Jimmy bought him breakfast. Not even to hear his story, did Jimmy buy him breakfast, though he got some
of that. No, Jimmy told Klinger, as they shook hands and parted, never to meet again, it was a pleasure to watch a hungry man eat.
And where the fuck is Jimmy this morning, Klinger muttered, trembling on the chilly street. Deceased way less than half the time between then and now, no doubt, he scowled. Even Jimmy’s kids are probably dead by now, and maybe I’m the only man in this town that remembers him. What kind of a fucking human being am I? Did I ever help a guy out like he helped me? How can I help other people if I can’t even help myself? Now there’s a reason for self-improvement. Or an excuse for devolution. That logging camp might have been the last honest work I ever did. He squinted. I can’t remember.

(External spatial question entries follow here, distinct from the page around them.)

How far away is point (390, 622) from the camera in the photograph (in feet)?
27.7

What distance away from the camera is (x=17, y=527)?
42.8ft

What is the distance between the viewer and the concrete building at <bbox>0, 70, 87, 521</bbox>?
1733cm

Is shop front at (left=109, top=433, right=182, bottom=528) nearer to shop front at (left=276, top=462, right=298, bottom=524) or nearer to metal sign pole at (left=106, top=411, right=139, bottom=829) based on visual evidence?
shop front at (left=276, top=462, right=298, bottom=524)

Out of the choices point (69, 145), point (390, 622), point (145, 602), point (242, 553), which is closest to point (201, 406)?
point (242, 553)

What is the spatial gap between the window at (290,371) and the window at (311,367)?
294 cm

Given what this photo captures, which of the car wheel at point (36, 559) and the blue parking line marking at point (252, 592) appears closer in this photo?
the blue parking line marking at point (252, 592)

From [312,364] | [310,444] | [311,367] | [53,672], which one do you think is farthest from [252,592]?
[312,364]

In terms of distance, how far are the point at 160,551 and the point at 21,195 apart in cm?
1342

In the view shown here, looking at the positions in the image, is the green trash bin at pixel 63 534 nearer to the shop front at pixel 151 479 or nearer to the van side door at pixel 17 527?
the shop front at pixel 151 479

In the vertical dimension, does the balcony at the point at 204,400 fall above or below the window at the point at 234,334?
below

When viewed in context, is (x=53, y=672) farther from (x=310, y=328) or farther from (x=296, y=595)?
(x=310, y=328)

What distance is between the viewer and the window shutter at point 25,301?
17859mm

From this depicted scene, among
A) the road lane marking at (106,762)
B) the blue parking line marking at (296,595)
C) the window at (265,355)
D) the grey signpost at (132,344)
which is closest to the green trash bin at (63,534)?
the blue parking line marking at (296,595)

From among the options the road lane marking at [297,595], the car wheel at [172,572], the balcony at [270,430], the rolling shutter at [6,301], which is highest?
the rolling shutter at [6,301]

Back to the firing squad. Two days and six bucks to go. Carry-out destiny. Always round up, if you’re feeling pessimistic, and round down if you’re feeling otherwise, a meager dichotomy that leaves me pincered between five and six bucks. Klinger exhales sufficiently to flap his lips. I must have helped somebody, Klinger self-remonstrated as he shuffled up the sidewalk, with a buck, a meal, a pack of smokes, a bag of chips, a garbage bag to use as a rain suit—something, sometime, one thing, once at least. Yes? No?